The data:
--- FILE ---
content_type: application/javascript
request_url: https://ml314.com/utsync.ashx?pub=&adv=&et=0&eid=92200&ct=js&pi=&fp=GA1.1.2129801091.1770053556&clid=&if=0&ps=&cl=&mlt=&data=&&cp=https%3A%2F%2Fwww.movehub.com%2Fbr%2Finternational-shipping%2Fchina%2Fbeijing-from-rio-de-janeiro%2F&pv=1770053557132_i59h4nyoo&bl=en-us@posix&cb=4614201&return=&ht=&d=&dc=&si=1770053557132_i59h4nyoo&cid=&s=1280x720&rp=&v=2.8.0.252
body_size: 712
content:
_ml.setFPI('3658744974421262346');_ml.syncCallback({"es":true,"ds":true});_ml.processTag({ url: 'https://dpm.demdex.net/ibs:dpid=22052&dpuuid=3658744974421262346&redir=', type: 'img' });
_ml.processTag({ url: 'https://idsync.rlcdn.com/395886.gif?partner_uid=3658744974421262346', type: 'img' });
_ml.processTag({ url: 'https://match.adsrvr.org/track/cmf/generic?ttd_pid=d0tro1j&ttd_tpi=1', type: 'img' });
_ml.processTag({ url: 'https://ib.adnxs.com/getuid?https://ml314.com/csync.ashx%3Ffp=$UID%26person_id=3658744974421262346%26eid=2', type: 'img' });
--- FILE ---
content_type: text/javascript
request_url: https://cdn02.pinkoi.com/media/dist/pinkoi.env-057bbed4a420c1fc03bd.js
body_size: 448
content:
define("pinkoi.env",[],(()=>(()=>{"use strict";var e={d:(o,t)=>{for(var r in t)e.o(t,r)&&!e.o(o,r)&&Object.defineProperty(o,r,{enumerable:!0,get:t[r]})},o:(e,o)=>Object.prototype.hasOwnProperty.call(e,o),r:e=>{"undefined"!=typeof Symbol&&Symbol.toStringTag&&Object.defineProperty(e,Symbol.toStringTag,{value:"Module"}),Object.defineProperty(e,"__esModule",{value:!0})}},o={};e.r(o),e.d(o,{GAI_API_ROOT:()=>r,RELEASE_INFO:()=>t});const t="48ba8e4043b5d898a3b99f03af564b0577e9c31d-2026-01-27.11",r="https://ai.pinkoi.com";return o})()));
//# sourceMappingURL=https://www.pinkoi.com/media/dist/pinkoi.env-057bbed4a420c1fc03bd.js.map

What is required: The answer must restate each entry word for word.

Response:
--- FILE ---
content_type: application/javascript
request_url: https://ml314.com/utsync.ashx?pub=&adv=&et=0&eid=92200&ct=js&pi=&fp=GA1.1.2129801091.1770053556&clid=&if=0&ps=&cl=&mlt=&data=&&cp=https%3A%2F%2Fwww.movehub.com%2Fbr%2Finternational-shipping%2Fchina%2Fbeijing-from-rio-de-janeiro%2F&pv=1770053557132_i59h4nyoo&bl=en-us@posix&cb=4614201&return=&ht=&d=&dc=&si=1770053557132_i59h4nyoo&cid=&s=1280x720&rp=&v=2.8.0.252
body_size: 712
content:
_ml.setFPI('3658744974421262346');_ml.syncCallback({"es":true,"ds":true});_ml.processTag({ url: 'https://dpm.demdex.net/ibs:dpid=22052&dpuuid=3658744974421262346&redir=', type: 'img' });
_ml.processTag({ url: 'https://idsync.rlcdn.com/395886.gif?partner_uid=3658744974421262346', type: 'img' });
_ml.processTag({ url: 'https://match.adsrvr.org/track/cmf/generic?ttd_pid=d0tro1j&ttd_tpi=1', type: 'img' });
_ml.processTag({ url: 'https://ib.adnxs.com/getuid?https://ml314.com/csync.ashx%3Ffp=$UID%26person_id=3658744974421262346%26eid=2', type: 'img' });
--- FILE ---
content_type: text/javascript
request_url: https://cdn02.pinkoi.com/media/dist/pinkoi.env-057bbed4a420c1fc03bd.js
body_size: 448
content:
define("pinkoi.env",[],(()=>(()=>{"use strict";var e={d:(o,t)=>{for(var r in t)e.o(t,r)&&!e.o(o,r)&&Object.defineProperty(o,r,{enumerable:!0,get:t[r]})},o:(e,o)=>Object.prototype.hasOwnProperty.call(e,o),r:e=>{"undefined"!=typeof Symbol&&Symbol.toStringTag&&Object.defineProperty(e,Symbol.toStringTag,{value:"Module"}),Object.defineProperty(e,"__esModule",{value:!0})}},o={};e.r(o),e.d(o,{GAI_API_ROOT:()=>r,RELEASE_INFO:()=>t});const t="48ba8e4043b5d898a3b99f03af564b0577e9c31d-2026-01-27.11",r="https://ai.pinkoi.com";return o})()));
//# sourceMappingURL=https://www.pinkoi.com/media/dist/pinkoi.env-057bbed4a420c1fc03bd.js.map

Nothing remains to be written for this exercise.